Texte extrait »
######
Beijing, 1964. René Gallimard (Jeremy Irons), français, débarque pour travailler comme comptable à l’ambassade. Lui comme sa femme (Barbara Sukowa) ont un peu de mal à se fondre dans ce nouveau décor et à comprendre la culture chinoise qu’ils prennent un peu de haut. Un soir, René assiste dans le cadre des mondanités de son travail à une représentation de Madame Butterfly de Puccini. Il est bouleversé par l’histoire et par l’actrice qui incarne le rôle principal, Song (John Lone). A la fin de la représentation, il ose l’aborder pour lui faire part de son admiration. L’actrice ne manque pas de répondant et lui cloue le bec en lui montrant à quel point cette histoire est vraiment la pure création clichée d’un occidental à moitié misogyne.

Les jours passent et Gallimard reste obsédé par cette histoire et par Song. Elle lui avait parlé des véritables spectacles chinois et il part en pleine exploration d’un théâtre traditionnel et tombe comme par hasard sur une représentation avec elle sur scène. Les semaines et mois qui suivent, il va entamer une liaison avec cette femme orientale qu’il fantasme complètement et aveuglément. En effet, cet européen qui se veut dominant sera tellement porté par son fantasme d’une occidentale soumise qu’il ne verra pas la plus grande des évidences : Song n’est pas une femme mais un homme qui se travestit pour ses représentations comme c’est souvent le cas à Pékin. Il ne voit pas non plus venir que cette personne qui fait basculer tout son quotidien est en réalité un espion qui va utiliser ses charmes pour lui soutirer des informations…

m. butterfly cronenberg  m. butterfly cronenberg

Si on ne retrouve pas ici les effets délirants et provocateurs qui ont fait de lui un cinéaste culte, avec M. Butterfly David Cronenberg livre tout de même un long-métrage imparable, cruel, obsédant et fou. Le face à face entre Jeremy Irons et John Lone est fascinant et ce qui se passe à l’écran est vraiment troublant.

Contrairement au personnage de Rémi Gallimard, le spectateur devine assez rapidement (soit parce qu’il connait les traditions soit parce que les indices abondent – Song ne veut jamais se déshabiller et ne fait l’amour que par derrière) que l’objet de tous les fantasmes et obsessions de cet homme n’est pas une femme mais un homme. Tombé amoureux du personnage tragique et sacrificiel de Madame Butterfly, le français veut absolument vivre une romance de ce genre, être dépaysé, être cet homme occidental qui subjugue une « petite orientale ».

Song, bien plus intelligent et lucide que lui, comprend rapidement le besoin d’évasion et de domination de cet homme finalement assez pathétique qui aime et désire comme un touriste. Il accepte de devenir « sa Butterfly » et en fait des tonnes : Butterfly est extrêmement pudique et ne se déshabille jamais, elle laisse entendre qu’elle n’attend qu’à être initiée sexuellement par Gallimard, le laisse la positionner dans les jeux érotiques comme son esclave. L’homme blanc exulte et alimente dans sa têtesa rêverie romantique à un point d’aveuglement qui laisse pantois. Il n’aime pas Song, il aime le fantasme qu’il projette sur lui et ce rôle qu’il accepte de jouer pour le flatter et pour le duper.
######
Données disponibles »
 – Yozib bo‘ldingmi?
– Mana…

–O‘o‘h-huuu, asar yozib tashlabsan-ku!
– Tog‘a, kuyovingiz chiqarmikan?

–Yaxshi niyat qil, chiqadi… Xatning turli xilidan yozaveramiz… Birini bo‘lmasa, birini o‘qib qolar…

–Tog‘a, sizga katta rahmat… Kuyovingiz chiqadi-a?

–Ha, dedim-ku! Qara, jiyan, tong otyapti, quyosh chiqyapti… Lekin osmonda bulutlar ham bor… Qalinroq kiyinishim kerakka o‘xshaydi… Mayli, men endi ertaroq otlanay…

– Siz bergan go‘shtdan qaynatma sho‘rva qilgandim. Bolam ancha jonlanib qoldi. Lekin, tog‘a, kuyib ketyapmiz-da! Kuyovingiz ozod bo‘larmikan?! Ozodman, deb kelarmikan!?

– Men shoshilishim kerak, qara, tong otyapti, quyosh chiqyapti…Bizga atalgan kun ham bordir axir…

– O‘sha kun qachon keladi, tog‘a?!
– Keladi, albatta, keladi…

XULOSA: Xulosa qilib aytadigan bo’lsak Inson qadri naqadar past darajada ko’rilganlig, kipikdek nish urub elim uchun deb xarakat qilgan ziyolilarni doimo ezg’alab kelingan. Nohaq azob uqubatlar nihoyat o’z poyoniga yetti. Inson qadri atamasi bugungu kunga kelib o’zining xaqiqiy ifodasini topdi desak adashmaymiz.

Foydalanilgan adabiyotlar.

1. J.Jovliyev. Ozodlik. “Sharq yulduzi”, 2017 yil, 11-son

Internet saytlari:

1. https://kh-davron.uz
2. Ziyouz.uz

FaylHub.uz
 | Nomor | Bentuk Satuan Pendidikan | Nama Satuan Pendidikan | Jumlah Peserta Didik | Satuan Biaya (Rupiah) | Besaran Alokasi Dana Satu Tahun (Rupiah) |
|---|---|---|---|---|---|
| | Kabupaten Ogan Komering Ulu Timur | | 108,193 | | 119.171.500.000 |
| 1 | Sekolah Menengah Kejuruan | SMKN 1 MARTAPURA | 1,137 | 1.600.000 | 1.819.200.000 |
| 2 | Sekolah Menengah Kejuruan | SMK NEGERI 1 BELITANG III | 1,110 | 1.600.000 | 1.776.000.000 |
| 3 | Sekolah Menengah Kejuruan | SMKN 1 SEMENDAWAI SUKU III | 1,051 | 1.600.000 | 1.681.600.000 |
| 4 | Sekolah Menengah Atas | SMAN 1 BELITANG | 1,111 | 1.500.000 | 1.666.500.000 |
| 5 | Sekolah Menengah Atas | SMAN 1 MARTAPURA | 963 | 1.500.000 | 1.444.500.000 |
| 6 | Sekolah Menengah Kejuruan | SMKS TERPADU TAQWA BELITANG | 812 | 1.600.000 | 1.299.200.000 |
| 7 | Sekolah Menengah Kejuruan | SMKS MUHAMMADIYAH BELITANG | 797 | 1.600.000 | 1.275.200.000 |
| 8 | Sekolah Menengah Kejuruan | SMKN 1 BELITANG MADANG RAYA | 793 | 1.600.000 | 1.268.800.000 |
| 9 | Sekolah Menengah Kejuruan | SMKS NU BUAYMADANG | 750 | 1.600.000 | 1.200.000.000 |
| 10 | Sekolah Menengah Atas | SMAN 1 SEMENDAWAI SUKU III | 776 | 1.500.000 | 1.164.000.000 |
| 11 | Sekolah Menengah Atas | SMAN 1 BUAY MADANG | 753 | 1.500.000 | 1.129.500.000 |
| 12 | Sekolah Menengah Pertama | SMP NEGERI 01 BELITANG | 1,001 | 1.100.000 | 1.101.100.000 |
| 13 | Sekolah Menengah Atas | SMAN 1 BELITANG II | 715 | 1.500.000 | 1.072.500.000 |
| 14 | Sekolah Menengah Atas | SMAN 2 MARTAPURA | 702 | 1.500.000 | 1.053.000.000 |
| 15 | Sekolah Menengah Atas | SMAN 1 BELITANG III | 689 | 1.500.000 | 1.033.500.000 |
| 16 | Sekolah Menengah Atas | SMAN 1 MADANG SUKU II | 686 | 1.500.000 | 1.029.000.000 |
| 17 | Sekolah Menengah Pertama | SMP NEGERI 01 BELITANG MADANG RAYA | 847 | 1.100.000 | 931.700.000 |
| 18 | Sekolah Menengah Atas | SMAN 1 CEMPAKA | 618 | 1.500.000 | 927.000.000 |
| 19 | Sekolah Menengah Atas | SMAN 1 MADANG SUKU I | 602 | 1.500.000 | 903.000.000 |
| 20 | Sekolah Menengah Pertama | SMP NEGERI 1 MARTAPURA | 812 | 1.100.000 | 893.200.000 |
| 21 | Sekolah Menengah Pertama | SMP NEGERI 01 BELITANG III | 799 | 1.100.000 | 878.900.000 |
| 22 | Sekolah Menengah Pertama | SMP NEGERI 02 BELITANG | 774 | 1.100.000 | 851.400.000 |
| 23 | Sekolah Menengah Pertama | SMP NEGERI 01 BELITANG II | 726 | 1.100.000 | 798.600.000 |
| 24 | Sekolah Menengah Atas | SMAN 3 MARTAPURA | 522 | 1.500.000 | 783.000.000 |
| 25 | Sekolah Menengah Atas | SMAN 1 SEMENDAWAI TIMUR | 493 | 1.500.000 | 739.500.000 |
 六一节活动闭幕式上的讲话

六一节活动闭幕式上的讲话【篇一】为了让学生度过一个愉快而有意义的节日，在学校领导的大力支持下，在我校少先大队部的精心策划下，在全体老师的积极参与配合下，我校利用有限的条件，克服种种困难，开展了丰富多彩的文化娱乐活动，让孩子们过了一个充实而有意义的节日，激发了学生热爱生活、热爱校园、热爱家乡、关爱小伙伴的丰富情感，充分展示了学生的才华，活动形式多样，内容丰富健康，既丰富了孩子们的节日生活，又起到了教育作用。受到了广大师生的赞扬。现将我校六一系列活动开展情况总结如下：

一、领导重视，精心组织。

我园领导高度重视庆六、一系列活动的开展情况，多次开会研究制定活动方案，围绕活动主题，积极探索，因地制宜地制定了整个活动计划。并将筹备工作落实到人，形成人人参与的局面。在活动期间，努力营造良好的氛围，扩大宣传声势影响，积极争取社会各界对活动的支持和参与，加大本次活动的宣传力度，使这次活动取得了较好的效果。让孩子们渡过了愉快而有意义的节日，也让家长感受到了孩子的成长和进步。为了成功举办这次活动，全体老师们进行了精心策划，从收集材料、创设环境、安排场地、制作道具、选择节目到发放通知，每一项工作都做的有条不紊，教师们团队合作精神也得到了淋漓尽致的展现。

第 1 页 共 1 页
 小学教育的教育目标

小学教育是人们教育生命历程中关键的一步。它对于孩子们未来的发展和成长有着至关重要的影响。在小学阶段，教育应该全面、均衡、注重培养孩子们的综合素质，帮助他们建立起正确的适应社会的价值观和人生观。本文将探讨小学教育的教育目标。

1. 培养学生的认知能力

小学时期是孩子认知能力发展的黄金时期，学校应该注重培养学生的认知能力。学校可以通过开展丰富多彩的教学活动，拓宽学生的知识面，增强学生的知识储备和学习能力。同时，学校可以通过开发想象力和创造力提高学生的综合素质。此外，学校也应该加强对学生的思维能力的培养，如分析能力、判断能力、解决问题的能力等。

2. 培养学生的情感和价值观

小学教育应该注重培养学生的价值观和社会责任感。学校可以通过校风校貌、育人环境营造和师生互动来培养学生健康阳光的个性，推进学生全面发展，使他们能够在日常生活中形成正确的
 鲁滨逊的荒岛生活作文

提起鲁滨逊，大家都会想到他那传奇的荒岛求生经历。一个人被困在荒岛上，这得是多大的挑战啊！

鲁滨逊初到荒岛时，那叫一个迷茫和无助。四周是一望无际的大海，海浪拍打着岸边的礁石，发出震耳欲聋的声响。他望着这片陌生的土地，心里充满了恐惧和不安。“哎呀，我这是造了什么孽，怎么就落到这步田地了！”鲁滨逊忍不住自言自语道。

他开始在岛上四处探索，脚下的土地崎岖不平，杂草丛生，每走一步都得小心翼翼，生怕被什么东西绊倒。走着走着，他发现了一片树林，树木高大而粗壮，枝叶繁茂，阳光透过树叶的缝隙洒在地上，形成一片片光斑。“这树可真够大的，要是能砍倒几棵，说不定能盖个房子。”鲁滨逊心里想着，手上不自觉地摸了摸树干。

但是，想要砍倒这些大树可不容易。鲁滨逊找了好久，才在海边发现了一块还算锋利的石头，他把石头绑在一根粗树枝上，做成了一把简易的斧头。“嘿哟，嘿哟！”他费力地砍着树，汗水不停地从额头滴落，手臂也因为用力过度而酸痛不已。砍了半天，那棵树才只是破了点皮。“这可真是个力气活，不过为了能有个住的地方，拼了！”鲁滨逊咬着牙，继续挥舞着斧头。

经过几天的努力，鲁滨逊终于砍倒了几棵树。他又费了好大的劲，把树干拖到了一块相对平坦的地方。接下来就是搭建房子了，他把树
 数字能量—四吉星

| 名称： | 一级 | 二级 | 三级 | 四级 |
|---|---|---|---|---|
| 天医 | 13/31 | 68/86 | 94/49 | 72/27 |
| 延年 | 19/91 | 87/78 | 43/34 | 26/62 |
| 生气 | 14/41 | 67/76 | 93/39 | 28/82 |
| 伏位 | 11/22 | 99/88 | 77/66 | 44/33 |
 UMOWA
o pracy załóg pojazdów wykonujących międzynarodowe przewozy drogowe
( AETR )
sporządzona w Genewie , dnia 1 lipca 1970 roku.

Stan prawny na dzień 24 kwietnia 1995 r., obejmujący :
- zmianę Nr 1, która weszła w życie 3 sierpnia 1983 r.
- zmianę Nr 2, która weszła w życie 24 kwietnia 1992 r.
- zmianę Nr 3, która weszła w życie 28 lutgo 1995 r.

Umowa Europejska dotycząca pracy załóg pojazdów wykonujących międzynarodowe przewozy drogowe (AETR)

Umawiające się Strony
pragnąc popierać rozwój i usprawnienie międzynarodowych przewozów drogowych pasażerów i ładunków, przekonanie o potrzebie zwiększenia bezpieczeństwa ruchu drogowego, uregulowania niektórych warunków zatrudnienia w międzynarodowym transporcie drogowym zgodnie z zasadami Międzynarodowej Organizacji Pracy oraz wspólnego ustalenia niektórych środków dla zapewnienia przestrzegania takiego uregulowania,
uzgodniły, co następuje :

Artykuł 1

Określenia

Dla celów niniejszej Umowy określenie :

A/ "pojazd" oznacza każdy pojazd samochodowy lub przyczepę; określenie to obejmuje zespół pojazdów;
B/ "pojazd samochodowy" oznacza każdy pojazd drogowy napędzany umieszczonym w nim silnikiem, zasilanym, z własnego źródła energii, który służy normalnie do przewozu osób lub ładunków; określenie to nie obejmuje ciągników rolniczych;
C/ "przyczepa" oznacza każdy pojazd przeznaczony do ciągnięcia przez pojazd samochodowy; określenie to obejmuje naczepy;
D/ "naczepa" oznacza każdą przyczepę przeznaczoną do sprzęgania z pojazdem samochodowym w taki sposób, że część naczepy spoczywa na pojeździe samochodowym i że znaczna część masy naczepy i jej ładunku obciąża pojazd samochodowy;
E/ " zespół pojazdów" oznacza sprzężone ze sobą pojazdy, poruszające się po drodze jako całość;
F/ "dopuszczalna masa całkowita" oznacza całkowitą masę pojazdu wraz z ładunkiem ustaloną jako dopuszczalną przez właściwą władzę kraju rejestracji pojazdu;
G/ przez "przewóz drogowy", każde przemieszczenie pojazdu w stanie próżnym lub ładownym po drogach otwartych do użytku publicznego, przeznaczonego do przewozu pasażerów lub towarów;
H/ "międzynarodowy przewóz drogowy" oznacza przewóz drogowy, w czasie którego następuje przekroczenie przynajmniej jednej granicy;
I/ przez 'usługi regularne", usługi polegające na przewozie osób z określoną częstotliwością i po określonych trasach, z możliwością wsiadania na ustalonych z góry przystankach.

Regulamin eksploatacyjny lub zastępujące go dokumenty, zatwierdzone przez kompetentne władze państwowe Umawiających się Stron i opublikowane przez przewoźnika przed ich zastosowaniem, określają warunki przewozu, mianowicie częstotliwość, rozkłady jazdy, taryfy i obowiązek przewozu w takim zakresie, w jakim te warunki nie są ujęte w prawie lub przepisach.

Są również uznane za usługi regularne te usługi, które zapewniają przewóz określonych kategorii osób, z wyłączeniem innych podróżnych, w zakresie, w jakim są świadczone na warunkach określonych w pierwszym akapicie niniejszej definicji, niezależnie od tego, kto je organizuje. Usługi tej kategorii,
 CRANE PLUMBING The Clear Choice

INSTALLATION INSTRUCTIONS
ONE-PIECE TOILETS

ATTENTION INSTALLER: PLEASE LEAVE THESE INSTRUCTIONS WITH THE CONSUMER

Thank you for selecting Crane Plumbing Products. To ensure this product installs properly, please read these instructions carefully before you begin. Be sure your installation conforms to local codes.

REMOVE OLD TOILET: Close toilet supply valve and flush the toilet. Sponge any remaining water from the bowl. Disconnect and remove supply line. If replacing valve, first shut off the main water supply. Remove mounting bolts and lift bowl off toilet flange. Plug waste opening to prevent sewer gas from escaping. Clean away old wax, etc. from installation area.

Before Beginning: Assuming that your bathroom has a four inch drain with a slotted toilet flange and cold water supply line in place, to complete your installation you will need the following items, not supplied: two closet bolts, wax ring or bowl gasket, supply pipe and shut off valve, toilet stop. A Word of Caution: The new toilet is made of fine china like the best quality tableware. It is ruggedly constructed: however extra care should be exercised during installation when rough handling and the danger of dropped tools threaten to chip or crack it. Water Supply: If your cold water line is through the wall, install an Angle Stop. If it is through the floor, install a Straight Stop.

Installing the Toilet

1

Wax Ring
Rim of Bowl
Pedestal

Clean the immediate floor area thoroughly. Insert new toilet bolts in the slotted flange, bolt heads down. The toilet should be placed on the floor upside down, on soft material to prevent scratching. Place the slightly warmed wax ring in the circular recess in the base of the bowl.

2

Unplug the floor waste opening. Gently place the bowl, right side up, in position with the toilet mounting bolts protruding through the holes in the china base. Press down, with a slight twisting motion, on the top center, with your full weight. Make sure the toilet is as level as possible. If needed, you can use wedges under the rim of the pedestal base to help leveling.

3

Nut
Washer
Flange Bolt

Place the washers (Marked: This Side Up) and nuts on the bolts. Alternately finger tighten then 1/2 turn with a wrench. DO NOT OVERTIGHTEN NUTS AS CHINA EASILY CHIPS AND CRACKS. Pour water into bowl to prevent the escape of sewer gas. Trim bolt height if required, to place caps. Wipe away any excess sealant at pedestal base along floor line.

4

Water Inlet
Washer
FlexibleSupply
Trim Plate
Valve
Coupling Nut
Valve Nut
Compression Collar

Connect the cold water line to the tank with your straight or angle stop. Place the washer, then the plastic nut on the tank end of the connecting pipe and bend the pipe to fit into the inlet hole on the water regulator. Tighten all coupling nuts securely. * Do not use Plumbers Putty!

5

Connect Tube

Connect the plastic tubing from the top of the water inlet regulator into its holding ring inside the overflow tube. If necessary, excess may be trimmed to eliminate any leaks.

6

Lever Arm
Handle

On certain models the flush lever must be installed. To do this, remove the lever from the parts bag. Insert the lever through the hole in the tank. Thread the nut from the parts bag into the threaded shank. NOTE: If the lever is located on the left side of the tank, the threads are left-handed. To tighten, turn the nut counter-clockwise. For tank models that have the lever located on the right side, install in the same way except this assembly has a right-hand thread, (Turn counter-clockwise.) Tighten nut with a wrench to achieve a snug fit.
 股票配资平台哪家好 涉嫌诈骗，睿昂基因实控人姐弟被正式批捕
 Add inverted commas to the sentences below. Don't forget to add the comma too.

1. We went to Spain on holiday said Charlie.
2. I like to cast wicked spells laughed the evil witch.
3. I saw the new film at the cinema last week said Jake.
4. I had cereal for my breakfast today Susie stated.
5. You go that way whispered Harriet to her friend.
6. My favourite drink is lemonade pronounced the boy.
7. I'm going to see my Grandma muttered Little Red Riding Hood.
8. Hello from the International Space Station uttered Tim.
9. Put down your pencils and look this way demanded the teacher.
######
Consignes de travail »
A - Recopiez le passage de la critique de M. Butterfly qui va de « Si on ne retrouve » jusqu'à « est vraiment troublant. », en remplaçant « long-métrage » par « film ».
B - D'après la critique de M. Butterfly, à quelle œuvre René Gallimard assiste-t-il un soir dans le cadre des mondanités de son travail ?
Vous n'aurez pas besoin de la liste.

Résultats des tâches »
A -
Si on ne retrouve pas ici les effets délirants et provocateurs qui ont fait de lui un cinéaste culte, avec M. Butterfly David Cronenberg livre tout de même un film imparable, cruel, obsédant et fou. Le face à face entre Jeremy Irons et John Lone est fascinant et ce qui se passe à l’écran est vraiment troublant.

B - Il assiste à une représentation de Madame Butterfly de Puccini.